The Democratic Party and the Obama reelection campaign have naturally welcomed the implosion of the Akin campaign as a welcome diversion from their own reactionary and unpopular record as the defenders of Wall Street, as the recession generated by the 2008 financial crash approaches its fifth year.

Incumbent Democratic Senator Claire McCaskill is a multi-millionaire whose reelection campaign was hard-hit by reports that she had billed the government tens of thousands of dollars for the use of a private plane that she and her husband co-owned. She was also accused of failing to pay property taxes of more than a quarter million dollars on the plane.

National Democratic Party leaders have welcomed the Akin controversy because it allows them to posture as the defenders of women’s rights, despite the dismal record of the Obama administration on jobs, living standards and democratic rights.

This position is echoed by “left”-liberal defenders of Obama such as the Nation magazine, which seized on the Akin episode to promote Obama’s reelection with articles carrying headlines like “GOP Convention Will Formally Endorse the Todd Akin Platform” and “The Danger of Laughing at Todd Akin.”

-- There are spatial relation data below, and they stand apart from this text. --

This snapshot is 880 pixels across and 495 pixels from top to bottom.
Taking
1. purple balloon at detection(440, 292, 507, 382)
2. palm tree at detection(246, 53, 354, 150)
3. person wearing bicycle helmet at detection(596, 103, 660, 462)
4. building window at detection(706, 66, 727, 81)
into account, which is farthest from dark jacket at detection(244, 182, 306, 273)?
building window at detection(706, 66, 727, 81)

This is more outrage than the Nation has summoned in all the months since it was revealed that President Obama personally selects the targets for drone missile incineration at White House meetings dubbed “Terror Tuesdays” by his top aides. It is more expedient for these representatives of a privileged subset of the upper-middle class to express outrage over the ravings of a Republican ignoramus than to oppose the homicidal actions of the US commander-in-chief.